[Saved data entries]
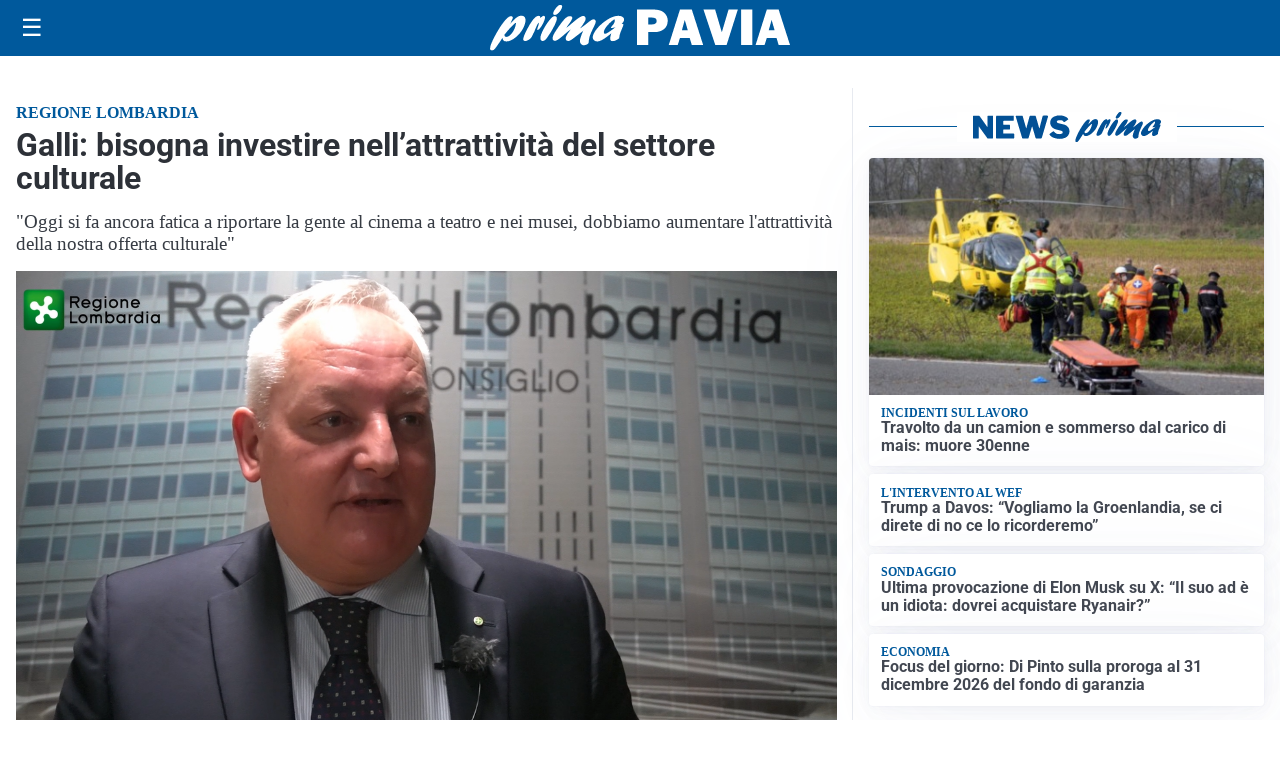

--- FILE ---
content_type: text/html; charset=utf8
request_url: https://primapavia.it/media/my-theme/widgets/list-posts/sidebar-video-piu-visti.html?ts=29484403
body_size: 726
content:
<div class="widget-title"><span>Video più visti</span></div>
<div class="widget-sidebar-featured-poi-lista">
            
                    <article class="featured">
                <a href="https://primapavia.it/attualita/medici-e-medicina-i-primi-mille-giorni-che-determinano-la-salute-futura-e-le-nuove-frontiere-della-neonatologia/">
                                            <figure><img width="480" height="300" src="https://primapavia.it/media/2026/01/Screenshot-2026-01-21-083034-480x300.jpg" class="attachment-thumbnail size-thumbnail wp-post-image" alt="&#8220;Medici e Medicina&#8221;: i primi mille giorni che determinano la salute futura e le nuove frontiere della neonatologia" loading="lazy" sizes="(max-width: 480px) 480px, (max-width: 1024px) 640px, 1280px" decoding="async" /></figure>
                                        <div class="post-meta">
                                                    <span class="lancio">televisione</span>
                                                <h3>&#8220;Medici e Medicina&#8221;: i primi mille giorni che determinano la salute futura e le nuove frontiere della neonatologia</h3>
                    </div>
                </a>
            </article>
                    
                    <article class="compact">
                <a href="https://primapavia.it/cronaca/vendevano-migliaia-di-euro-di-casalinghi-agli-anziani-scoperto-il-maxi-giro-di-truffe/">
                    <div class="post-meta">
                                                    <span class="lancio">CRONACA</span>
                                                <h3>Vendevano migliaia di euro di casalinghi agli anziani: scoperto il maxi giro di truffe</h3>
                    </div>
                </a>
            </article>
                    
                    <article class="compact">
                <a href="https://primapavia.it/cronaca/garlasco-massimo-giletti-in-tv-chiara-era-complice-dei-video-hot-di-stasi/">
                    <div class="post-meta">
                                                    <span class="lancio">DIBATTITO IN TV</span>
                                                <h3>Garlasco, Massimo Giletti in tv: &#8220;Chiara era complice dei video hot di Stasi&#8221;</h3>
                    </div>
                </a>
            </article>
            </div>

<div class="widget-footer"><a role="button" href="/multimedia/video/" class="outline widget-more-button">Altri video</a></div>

▶ _EXERCISE_: If a line in the records above holds the string "agli", copy it out.

▶ _ANSWER_:
                <a href="https://primapavia.it/cronaca/vendevano-migliaia-di-euro-di-casalinghi-agli-anziani-scoperto-il-maxi-giro-di-truffe/">
                                                <h3>Vendevano migliaia di euro di casalinghi agli anziani: scoperto il maxi giro di truffe</h3>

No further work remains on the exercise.